If \(f : I\!R^n\rightarrow I\!R\) is a quadratic function and \(i_X : I\!R^n\rightarrow I\!R\cup \{+\infty \}\) is the indicator function of the nonempty, closed and convex set \(X\subset I\!R^n\), then \(S_n\) is a conjugate dual space of the functional \(f+i_X\).

Proof

It follows directly from Proposition 3 and the fact that \(F_n\) is the conjugate dual space associated with the functional \(i_X\), whenever \(X\) is a nonempty, closed and convex set. \(\square \)

We now focus our attention on the class of minimization problems with quadratic objective functions over nonempty, closed and convex polyhedral sets, with the purpose to build the convex dual problem by choosing as feasible set an alternative finite dimensional conjugate dual space. Without any loss of generality, a problem in this class can be formulated as

$$\begin{aligned} (Q) \ \ \ \text{ minimize }\ \ \ \langle x,H x\rangle + \langle g,x\rangle + c \ \ \ \text{ subject } \text{ to }\ \ \ Bx=d, \ \ x \ge 0, \end{aligned}$$
(18)

where \(H\in H_n\), \(g\in F_n\), \(c\in I\!R\), \(B\in I\!R^{m\times n}\) and \(d\in I\!R^m\) are given data, and the feasible set \(X := \{x\in I\!R^n : B x = d, \ x\ge 0\}\) is a nonempty, closed and convex polyhedral set.

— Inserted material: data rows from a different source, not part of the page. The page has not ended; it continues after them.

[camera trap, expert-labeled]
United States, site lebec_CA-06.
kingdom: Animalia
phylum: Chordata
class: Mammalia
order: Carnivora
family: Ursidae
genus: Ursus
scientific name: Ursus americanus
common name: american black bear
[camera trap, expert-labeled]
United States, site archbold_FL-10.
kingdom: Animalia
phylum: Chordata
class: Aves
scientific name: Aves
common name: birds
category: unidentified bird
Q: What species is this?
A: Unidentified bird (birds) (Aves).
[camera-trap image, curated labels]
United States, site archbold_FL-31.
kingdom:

So, define \(f : I\!R^n \rightarrow I\!R\cup \{+\infty \}\) by \(f(x) := \langle x,Hx\rangle + \langle g,x\rangle + c + i_X(x)\).

The function \(\phi : I\!R^n\times I\!R^m\rightarrow I\!R\cup \{+\infty \}\), needed for the duality scheme, is defined by

$$\begin{aligned} \phi (z) := \langle z,\bar{H} z\rangle +\langle \bar{g},z\rangle +c +i_{\bar{X}}(z), \end{aligned}$$
(19)

where \(z := (x,y) \;\in \;I\!R^{n+m}\), the matrix \(\bar{H} := \left[ \begin{array}{cc} H &{} 0 \\ 0 &{} 0 \end{array}\right] \;\in \;I\!R^{(n+m)\times (n+m)}\) is symmetric, \(\bar{g} := (g,0)\;\in \;I\!R^{n+m}\), and \(\bar{X} := \{ z = (x,y) \in I\!R^{n+m} : \bar{B} z = d \text{ and } z\ge 0\}\), where the matrix \(\bar{B}\) is defined as \(\bar{B} := \left[ \begin{array}{cc} B&-I \end{array}\right] \in I\!R^{m\times (n+m)}\) and \(I \in I\!R^{m\times m}\) is the identity matrix, and \(i_{\bar{X}}\) is the indicator function of \(\bar{X}\).

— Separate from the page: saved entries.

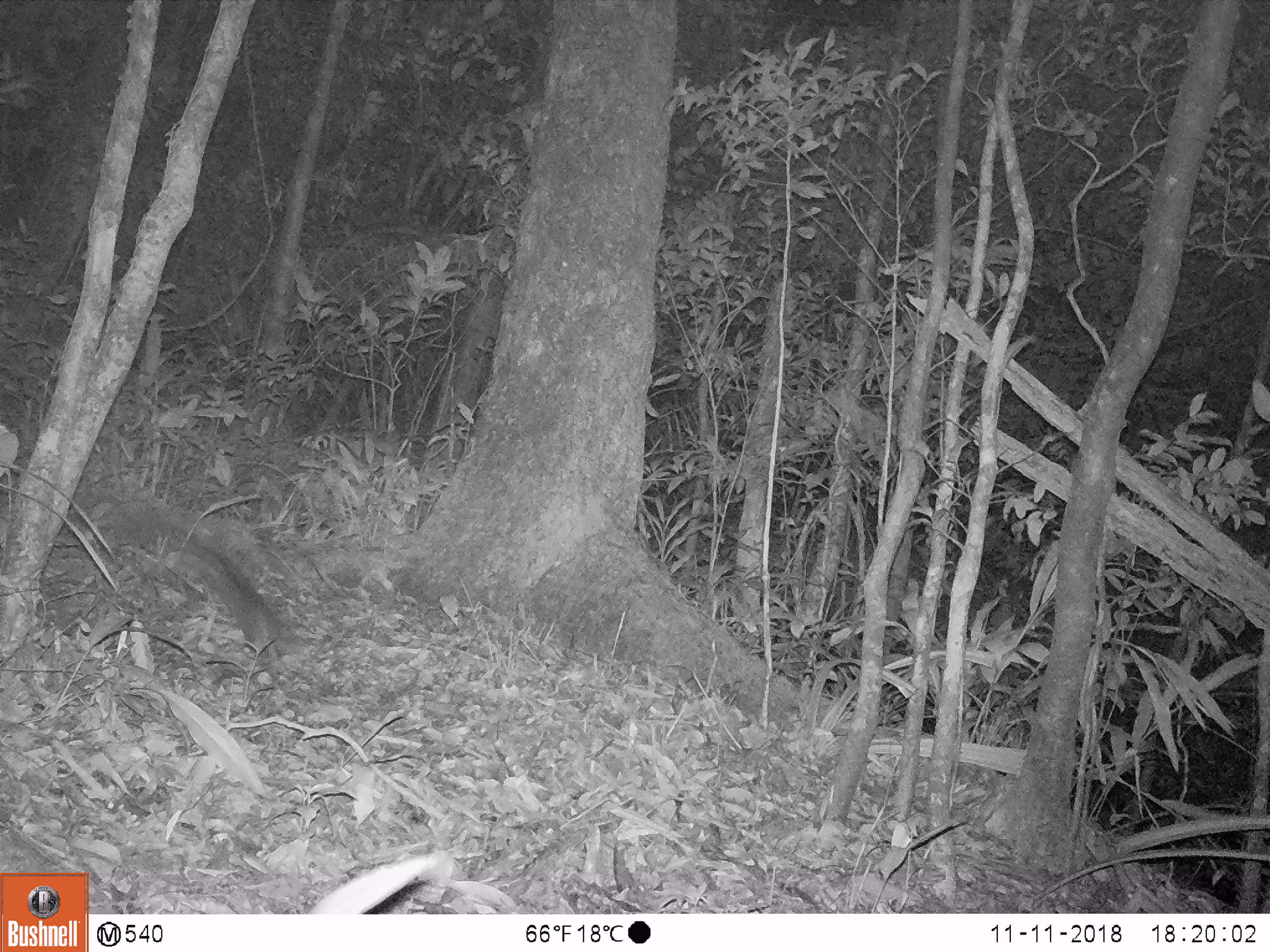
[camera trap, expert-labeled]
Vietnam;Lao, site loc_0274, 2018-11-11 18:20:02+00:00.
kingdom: Animalia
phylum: Chordata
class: Mammalia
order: Carnivora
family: Mustelidae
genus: Melogale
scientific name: Melogale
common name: ferret badger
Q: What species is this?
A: Ferret badger (Melogale).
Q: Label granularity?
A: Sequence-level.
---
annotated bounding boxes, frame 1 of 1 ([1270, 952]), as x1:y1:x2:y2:
ferret badger: 197:545:282:661; 363:879:428:914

Of course, this function \(\phi \) is proper and lower semi-continuous, and satisfies \(\phi (x,0) = f(x)\ \forall x \in X\), meaning that \(\phi \) is a perturbation function of \(f\).

We point out that, if \(H \in H_n\) and \(g\in I\!R^n\times I\!R^m\), then \(p: I\!R^n\times I\!R^m \rightarrow I\!R^n\times I\!R^m\) defined by \(p(z)=\bar{H} z +g\) is an operator in \(S_n\times S_m\), since \(p=(p_1, p_2)\), with \(p_1 \in S_n\), \(p_1(x)=Hx+g_1 \in I\!R^n\), \(p_2 \in S_m\), \(p_2(y)=g_2 \in I\!R^m\), \(g=(g_1,g_2)\) and \(z=(x,y)\).

Lemma 4

\(S_n\times S_m\) is a dual conjugate space of \(\phi \) as defined in (19).

Proof

For each \(r \in I\!R^n\times I\!R^m\), consider \(p_r \in S_n\times S_m\) defined by \(p_r(z)=\bar{H} z + \bar{g} +r\). So, we have that

$$\begin{aligned} \phi ^{*}(p_r)= & {} \sup _{z\in I\!R^n\times I\!R^m}\lbrace \langle p_r(z),z\rangle -\phi (z)\rbrace \\= & {} \sup _{z\in I\!R^n\times I\!R^m}\lbrace \langle z,\bar{H} z +\bar{g} +r \rangle - \langle z,\bar{H}z \rangle - \langle \bar{g},z\rangle -c -i_{\bar{X}}(z)\rbrace \\= & {} \sup _{z\in I\!R^n\times I\!R^m}\lbrace \langle r,z \rangle -i_{\bar{X}}(z)\rbrace -c \\= & {} (i_{\bar{X}})^*(r) -c. \end{aligned}$$

Thus, it follows that

$$\begin{aligned} \phi _{S_n\times S_m}^{**}(z)= & {} \sup _{p\in S_n\times S_m}\{\langle p(z),z\rangle -\phi ^*(z)\}\\\ge & {} \sup _{r\in I\!R^n\times I\!R^m}\{ \langle p_r(z),z\rangle -\phi ^*(p_r)\}\\= & {} \sup _{r\in I\!R^n\times I\!R^m}\{ \langle z,\bar{H} z\rangle +\langle \bar{g} + r,z\rangle +c-(i_X)^*(r)\}\\= & {} \langle z,\bar{H} z\rangle +\langle \bar{g},z\rangle +c+\sup _{r\in I\!R^n\times I\!R^m}\{ \langle r,z\rangle -(i_{\bar{X}})^*(r)\}\\= & {} \langle z,\bar{H} z\rangle +\langle \bar{g},z\rangle +c+(i_{\bar{X}})^{**}(z)=\phi (z). \end{aligned}$$

The statement follows from the fact that \(\phi ^{**}_{S_n\times S_m}(z) \le \phi (z)\) for all \(z\in I\!R^n\times I\!R^m\). \(\square \)

All the above results are summarized as follows.

Theorem 8

Under our general assumptions of problem (18), i.e., assuming that \(X\) is a nonempty, closed and convex polyhedral set, the convex dual problem generated from the perturbation function \(\phi \), as defined in (19), is the following:

$$\begin{aligned} (DQ) \ \ \ \text{ minimize }\ \ \ \phi ^*(0,p) \ \ \ \text{ subject } \text{ to }\ \ \ p\in S_m. \end{aligned}$$

Proof

It suffices to combine Lemma 4 and Theorem 6. \(\square \)

5 Conclusions

This paper studies the general problem consisting of minimizing a lower semi-continuous function over a closed set, and considers the particular case when the objective function is quadratic and the constraint set is a convex polyhedron. Existence conditions in terms of asymptotic sets are presented. Moreover, a duality scheme is proposed, in which the dual problem is convex. Applying the proposed duality scheme with an alternative conjugate dual space to the minimization of a quadratic function over a convex polyhedral, whose Hessian can be symmetric indefinite, we get an associated convex dual problem with a finite dimensional feasible set. We believe that the development of solution methods for nonlinear optimization can benefit from the results of this work.